Exercise prompt: Return exactly the lines from the start of the records below through the line containing "A: Odocoileus hemionus (mule deer).", both ends included, and leave out the pictures.

--- Raw data ---

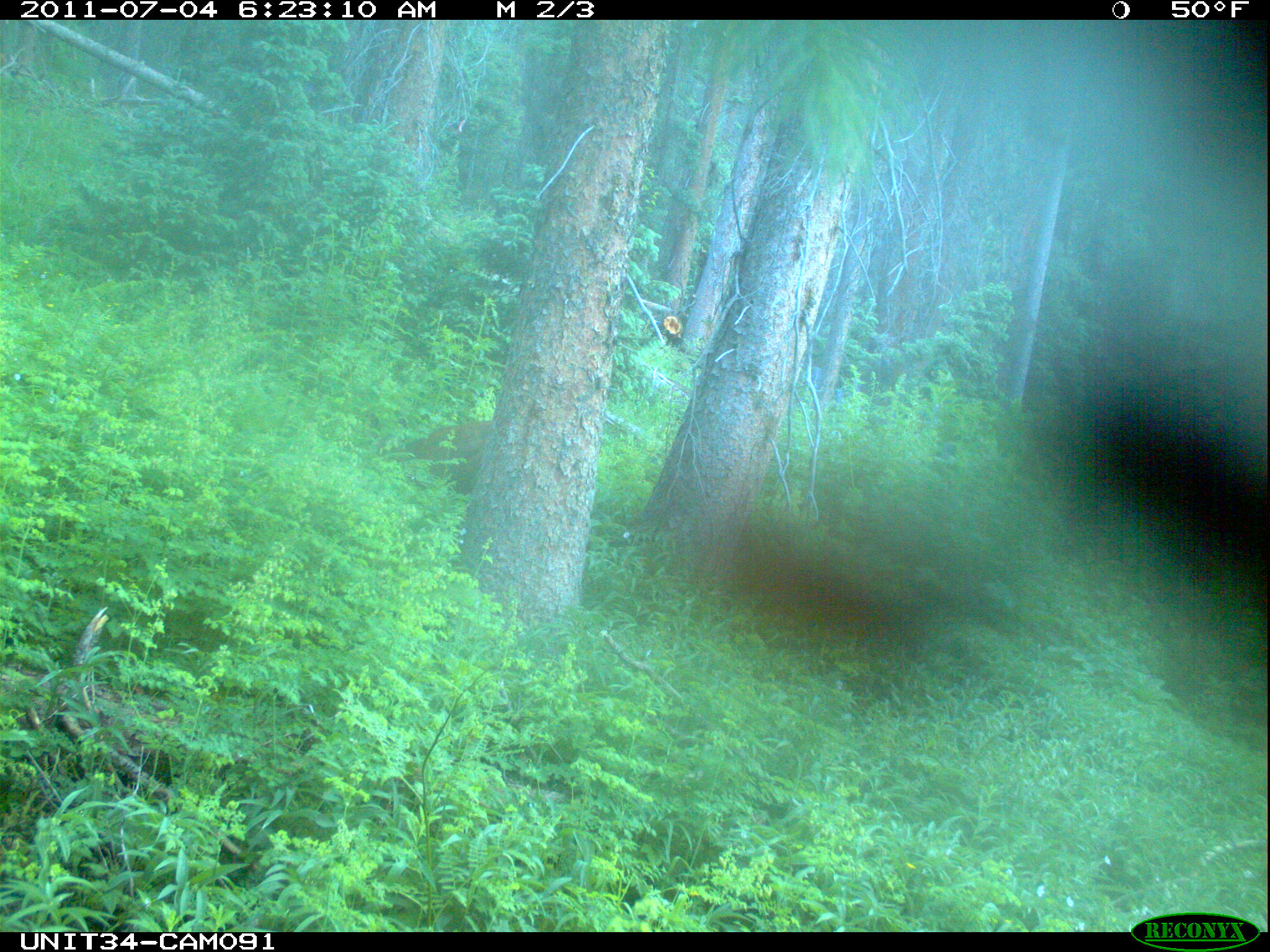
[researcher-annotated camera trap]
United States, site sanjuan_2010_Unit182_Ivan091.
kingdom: Animalia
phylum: Chordata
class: Mammalia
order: Artiodactyla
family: Cervidae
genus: Odocoileus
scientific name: Odocoileus hemionus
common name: mule deer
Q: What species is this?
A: Odocoileus hemionus (mule deer).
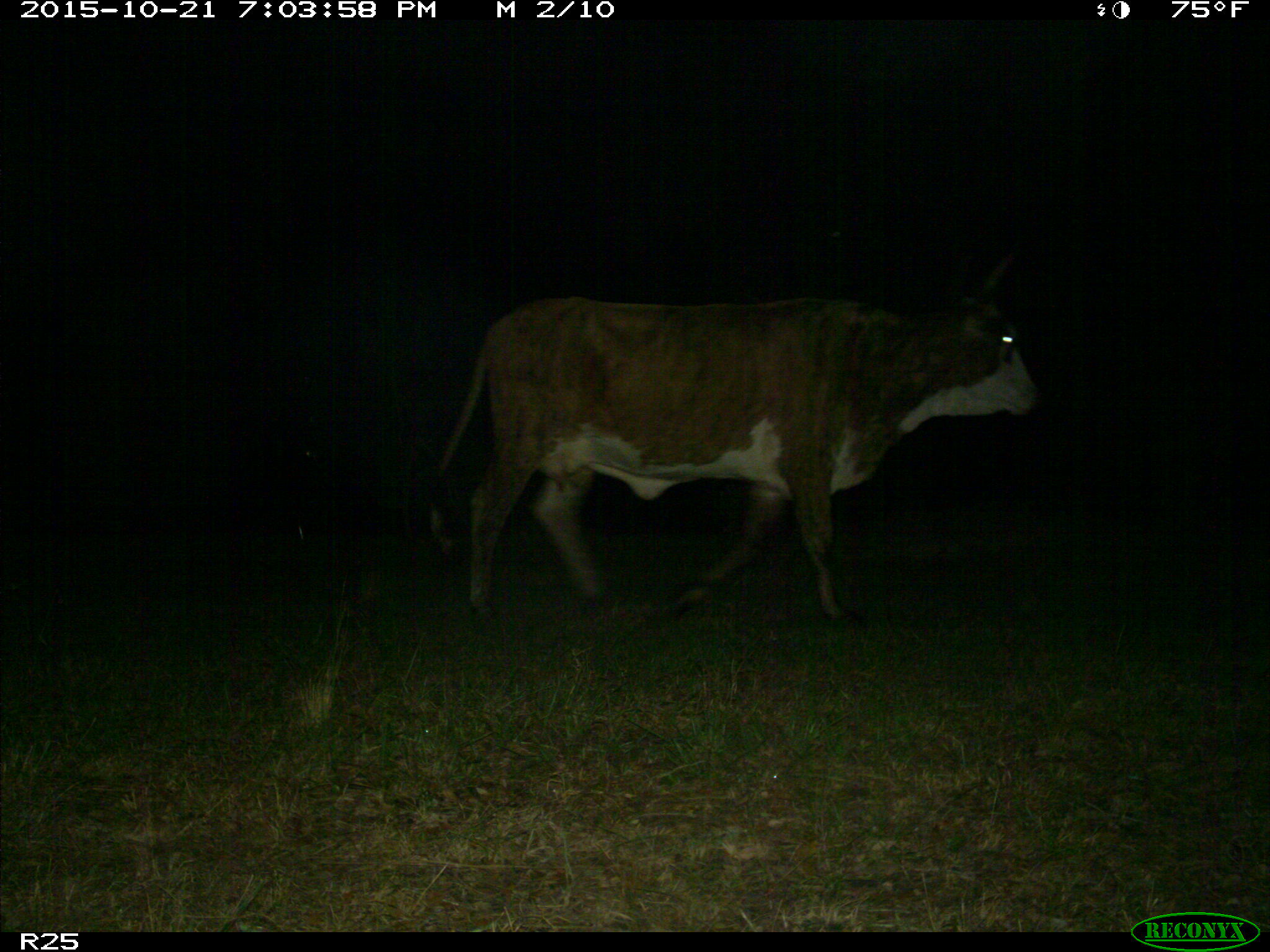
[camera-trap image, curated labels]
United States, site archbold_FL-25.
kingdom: Animalia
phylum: Chordata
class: Mammalia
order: Artiodactyla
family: Bovidae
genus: Bos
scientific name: Bos taurus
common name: domestic cow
Bos taurus (domestic cow).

---

Completed exercise:
[researcher-annotated camera trap]
United States, site sanjuan_2010_Unit182_Ivan091.
kingdom: Animalia
phylum: Chordata
class: Mammalia
order: Artiodactyla
family: Cervidae
genus: Odocoileus
scientific name: Odocoileus hemionus
common name: mule deer
Q: What species is this?
A: Odocoileus hemionus (mule deer).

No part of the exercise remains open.